## What is required
Write out the lines of the entries below as a JSON list of strings, one string per line, skipping blank lines. Leave the pictures out.

** Start of Exercise input **

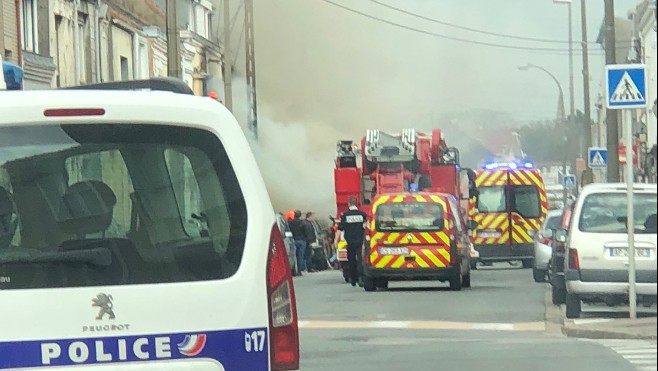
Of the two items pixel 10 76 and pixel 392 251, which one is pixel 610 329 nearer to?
pixel 392 251

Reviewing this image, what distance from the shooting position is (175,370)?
210 inches

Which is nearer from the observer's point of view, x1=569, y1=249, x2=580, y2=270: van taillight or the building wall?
x1=569, y1=249, x2=580, y2=270: van taillight

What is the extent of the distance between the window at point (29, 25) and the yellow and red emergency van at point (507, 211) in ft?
38.0

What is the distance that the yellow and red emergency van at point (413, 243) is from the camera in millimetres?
23734

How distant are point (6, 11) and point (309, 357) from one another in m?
21.6

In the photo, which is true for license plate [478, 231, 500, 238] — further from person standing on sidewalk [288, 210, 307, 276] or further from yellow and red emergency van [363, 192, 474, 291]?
yellow and red emergency van [363, 192, 474, 291]

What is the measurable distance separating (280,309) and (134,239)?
2.06ft

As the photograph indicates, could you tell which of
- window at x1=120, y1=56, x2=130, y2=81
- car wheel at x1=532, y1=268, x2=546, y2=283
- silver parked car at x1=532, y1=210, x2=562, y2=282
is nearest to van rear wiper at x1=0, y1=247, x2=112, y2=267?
silver parked car at x1=532, y1=210, x2=562, y2=282

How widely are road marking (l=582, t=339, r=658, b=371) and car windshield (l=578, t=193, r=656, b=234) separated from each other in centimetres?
233

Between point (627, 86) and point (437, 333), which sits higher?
point (627, 86)

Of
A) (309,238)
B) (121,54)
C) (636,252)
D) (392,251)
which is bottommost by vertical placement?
(309,238)

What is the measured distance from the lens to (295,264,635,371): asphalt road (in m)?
12.8

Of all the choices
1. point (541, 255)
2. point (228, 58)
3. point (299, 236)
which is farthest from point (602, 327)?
point (228, 58)

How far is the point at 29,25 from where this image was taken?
117 ft
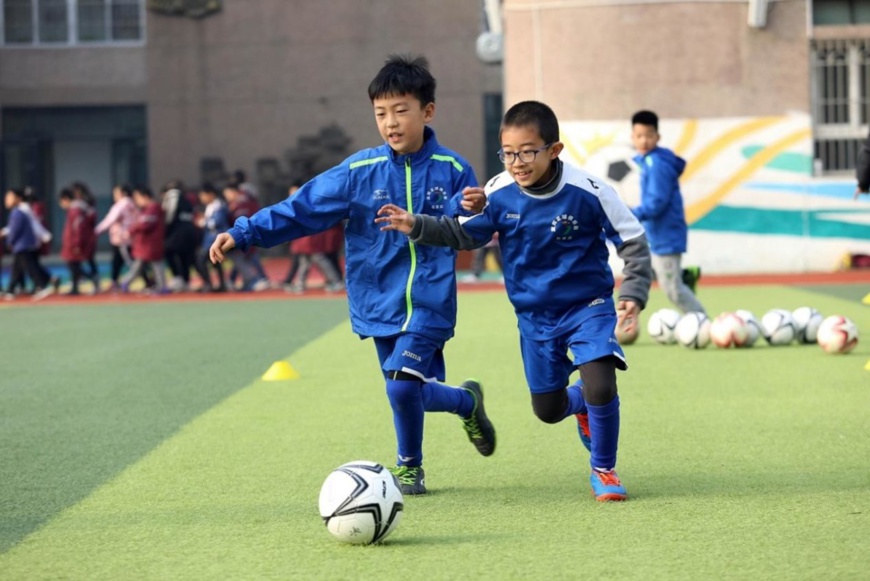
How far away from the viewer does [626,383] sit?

** End of Exercise input **

## Task solution
[
  "Of the two items pixel 10 76 and pixel 392 251, which one is pixel 610 329 nearer to?",
  "pixel 392 251",
  "Reviewing this image, what distance from the shooting position is (175,370)?",
  "210 inches",
  "Which is nearer from the observer's point of view, x1=569, y1=249, x2=580, y2=270: van taillight or the building wall?",
  "x1=569, y1=249, x2=580, y2=270: van taillight",
  "What is the extent of the distance between the window at point (29, 25) and the yellow and red emergency van at point (507, 211) in ft?",
  "38.0",
  "What is the distance that the yellow and red emergency van at point (413, 243) is from the camera in millimetres?",
  "23734",
  "How distant are point (6, 11) and point (309, 357) from one another in m?",
  "21.6",
  "In the photo, which is true for license plate [478, 231, 500, 238] — further from person standing on sidewalk [288, 210, 307, 276] or further from yellow and red emergency van [363, 192, 474, 291]?",
  "yellow and red emergency van [363, 192, 474, 291]",
  "What is the measurable distance separating (280,309) and (134,239)?",
  "2.06ft",
  "As the photograph indicates, could you tell which of",
  "- window at x1=120, y1=56, x2=130, y2=81",
  "- car wheel at x1=532, y1=268, x2=546, y2=283",
  "- silver parked car at x1=532, y1=210, x2=562, y2=282",
  "is nearest to van rear wiper at x1=0, y1=247, x2=112, y2=267?",
  "silver parked car at x1=532, y1=210, x2=562, y2=282",
  "How widely are road marking (l=582, t=339, r=658, b=371) and car windshield (l=578, t=193, r=656, b=234) separated from each other in centimetres?",
  "233",
  "Between point (627, 86) and point (437, 333), which sits higher?",
  "point (627, 86)",
  "Of",
  "A) (309,238)",
  "B) (121,54)",
  "C) (636,252)",
  "D) (392,251)",
  "which is bottommost by vertical placement?",
  "(309,238)",
  "What is the measured distance from the lens to (295,264,635,371): asphalt road (in m)?",
  "12.8",
  "Of all the choices",
  "1. point (541, 255)",
  "2. point (228, 58)",
  "3. point (299, 236)",
  "which is farthest from point (602, 327)?",
  "point (228, 58)",
  "How far is the point at 29,25 from where this image was taken?",
  "117 ft",
  "How far away from the viewer does [626,383] sit?"
]